Participants also underwent functional magnetic resonance imaging (fMRI) of their brains. The study authors used these fMRI data to derive information about connectivity and size of participants’ salience networks at both time points to control for baseline levels.

Results showed that female participants reporting greater exposure to violence tended to report more severe depressive symptoms. This association was not present in male participants. Salience network expansion or connectivity were not associated with exposure to violence in the past year.

However, greater expansion of the salience network and its greater connectivity were associated with more severe depressive symptoms in male participants. Study authors note that both of these associations remained after controlling for depression at the start of the study, indicating that exposures that impact males’ depression through the salience network may occur during middle adolescence.

“We demonstrated that salience network expansion and connectivity are positively associated with depression among males even after controlling for depression two years prior, highlighting that it is likely that males are experiencing some type of adversity that increases connectivity within the salience network, expansion of the salience network, and depression during this time period in early- to mid-adolescence.

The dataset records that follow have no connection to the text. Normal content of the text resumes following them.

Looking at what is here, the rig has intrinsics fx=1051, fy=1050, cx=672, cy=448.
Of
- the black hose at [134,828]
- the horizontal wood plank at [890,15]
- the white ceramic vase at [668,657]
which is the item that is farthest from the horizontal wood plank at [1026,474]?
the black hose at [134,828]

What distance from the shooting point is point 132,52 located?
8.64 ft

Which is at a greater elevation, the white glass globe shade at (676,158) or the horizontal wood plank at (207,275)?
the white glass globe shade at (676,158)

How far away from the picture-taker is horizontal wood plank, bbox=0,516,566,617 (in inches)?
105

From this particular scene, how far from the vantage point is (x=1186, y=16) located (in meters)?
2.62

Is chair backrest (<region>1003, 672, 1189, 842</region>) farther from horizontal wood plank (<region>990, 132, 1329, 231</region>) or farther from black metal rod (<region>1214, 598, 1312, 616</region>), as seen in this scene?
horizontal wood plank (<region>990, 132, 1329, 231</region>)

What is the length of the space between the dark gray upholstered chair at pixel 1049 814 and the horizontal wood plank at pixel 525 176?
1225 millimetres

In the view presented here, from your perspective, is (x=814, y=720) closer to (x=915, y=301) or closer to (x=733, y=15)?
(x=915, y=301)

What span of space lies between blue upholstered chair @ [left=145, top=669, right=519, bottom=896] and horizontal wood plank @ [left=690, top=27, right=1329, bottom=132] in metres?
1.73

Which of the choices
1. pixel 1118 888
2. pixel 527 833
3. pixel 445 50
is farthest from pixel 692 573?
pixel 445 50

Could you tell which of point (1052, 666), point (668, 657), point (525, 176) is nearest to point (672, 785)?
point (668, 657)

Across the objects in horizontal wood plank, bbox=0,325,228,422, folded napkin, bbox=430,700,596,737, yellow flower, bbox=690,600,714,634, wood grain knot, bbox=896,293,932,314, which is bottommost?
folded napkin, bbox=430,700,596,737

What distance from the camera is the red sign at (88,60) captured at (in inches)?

Therefore, future efforts to determine which exposures lead to depression during adolescence in males should focus on this developmental time frame,” the study authors concluded.

The study contributes to the scientific understanding of the neural underpinnings of depression. However, both depressive symptoms and exposure to violence in this study were self-reported, leaving room for reporting bias to have affected the results.

The paper, “Sex differences in response to violence: role of salience network expansion and connectivity on depression,” was authored by Ellyn R. Butler, Noelle I. Samia, Amanda F. Mejia, Damon D. Pham, Adam Pines, and Robin Nusslock.